While visiting the Synagogue of El Tránsito this past weekend, Professor Juan, gave us a detailed description of the architectural meaning and history of how this synagogue has evolved over the years. He explained that King Peter of Castile allowed this synagogue to be built in appreciation of ha-Levi Abulafia, his treasurer. Inside, crests line the walls in Hebrew to thank Peter for allowing the creation of the synagogue. Wood roofing, infinity horseshoe arches, and ceramic tiles reflect the influence of Muslims and Jews that stayed after the conquest. This type of architecture is known as Mudéjar art. Many of the churches, synagogues, and mosques of Toledo display this architecture due to the overlapping of religions across centuries. It was not until 1964 that the Spanish government retook the museum to return it to the Safrarid people. The Synagogue of El Tránsito is now a part of the Sefardic Museum in order to preserve religious history. 

This past weekend was my first time entering a synagogue. Growing up Catholic, I could not help but compare it to what I was most familiar with, churches. I noticed that there were no saints or people lining the walls.
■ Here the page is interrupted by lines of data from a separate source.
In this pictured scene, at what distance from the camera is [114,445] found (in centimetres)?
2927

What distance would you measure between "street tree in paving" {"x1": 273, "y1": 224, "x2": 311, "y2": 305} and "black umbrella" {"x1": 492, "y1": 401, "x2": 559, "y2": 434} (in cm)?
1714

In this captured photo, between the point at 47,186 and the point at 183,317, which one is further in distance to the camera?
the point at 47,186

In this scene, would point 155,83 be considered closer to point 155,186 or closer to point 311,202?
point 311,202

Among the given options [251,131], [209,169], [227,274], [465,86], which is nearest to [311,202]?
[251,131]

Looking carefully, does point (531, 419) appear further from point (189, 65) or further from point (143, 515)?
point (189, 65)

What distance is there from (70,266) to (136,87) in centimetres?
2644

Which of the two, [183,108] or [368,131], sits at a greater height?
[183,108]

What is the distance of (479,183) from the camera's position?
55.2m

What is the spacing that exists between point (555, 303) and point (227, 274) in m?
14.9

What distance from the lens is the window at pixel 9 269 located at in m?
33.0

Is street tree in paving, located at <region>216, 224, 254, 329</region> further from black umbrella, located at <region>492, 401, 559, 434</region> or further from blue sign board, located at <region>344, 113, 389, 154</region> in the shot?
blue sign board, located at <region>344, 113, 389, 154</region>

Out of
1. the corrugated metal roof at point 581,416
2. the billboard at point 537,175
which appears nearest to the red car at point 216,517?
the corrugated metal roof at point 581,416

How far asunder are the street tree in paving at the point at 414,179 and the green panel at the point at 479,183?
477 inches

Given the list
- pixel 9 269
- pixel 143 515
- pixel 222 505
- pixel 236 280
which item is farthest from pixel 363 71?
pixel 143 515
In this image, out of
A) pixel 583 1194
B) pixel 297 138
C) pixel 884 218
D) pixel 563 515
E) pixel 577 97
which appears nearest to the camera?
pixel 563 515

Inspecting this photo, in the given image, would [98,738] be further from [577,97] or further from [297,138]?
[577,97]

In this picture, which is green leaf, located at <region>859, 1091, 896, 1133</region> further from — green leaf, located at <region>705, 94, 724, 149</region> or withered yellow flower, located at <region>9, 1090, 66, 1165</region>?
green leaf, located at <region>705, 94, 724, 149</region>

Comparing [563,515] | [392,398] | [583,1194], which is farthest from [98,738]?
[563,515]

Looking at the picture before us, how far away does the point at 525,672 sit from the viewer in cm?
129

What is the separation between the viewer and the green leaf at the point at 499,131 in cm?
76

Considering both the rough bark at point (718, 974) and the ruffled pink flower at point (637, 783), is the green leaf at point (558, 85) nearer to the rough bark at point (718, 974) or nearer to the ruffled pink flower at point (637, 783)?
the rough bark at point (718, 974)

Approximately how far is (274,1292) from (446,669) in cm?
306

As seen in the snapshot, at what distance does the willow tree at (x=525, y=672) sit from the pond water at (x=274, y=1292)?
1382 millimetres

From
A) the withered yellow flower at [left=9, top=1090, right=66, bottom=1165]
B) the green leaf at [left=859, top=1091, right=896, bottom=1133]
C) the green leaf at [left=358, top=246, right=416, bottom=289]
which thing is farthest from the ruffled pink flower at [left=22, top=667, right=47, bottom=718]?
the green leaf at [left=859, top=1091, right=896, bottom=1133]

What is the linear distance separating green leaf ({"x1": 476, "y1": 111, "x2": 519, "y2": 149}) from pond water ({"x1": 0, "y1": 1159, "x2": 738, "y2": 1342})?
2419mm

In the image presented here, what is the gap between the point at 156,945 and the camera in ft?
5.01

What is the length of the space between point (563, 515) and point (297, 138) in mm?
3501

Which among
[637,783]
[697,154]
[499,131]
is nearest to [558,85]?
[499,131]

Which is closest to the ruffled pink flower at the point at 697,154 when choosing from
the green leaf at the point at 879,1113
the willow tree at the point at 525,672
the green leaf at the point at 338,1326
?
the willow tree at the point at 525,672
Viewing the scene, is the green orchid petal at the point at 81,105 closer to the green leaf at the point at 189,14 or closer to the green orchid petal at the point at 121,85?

There were no pews or stained glass windows lighting up the altar. Instead, the walls were less flashy designs and often made with plaster. Professor Juan informed us that this is because Jews do not wish to portray fancy or luxury in their place of worship, but instead, a commitment to divinity. The temple is meant solely for praying and practice. He described how there used to be different places for men and women to worship in the synagogue. Another detail I learned was that all synagogues face east towards the promised land, Israel.

Overall, looking at the origins of Jewish history has given me a deeper respect for the culture and traditions.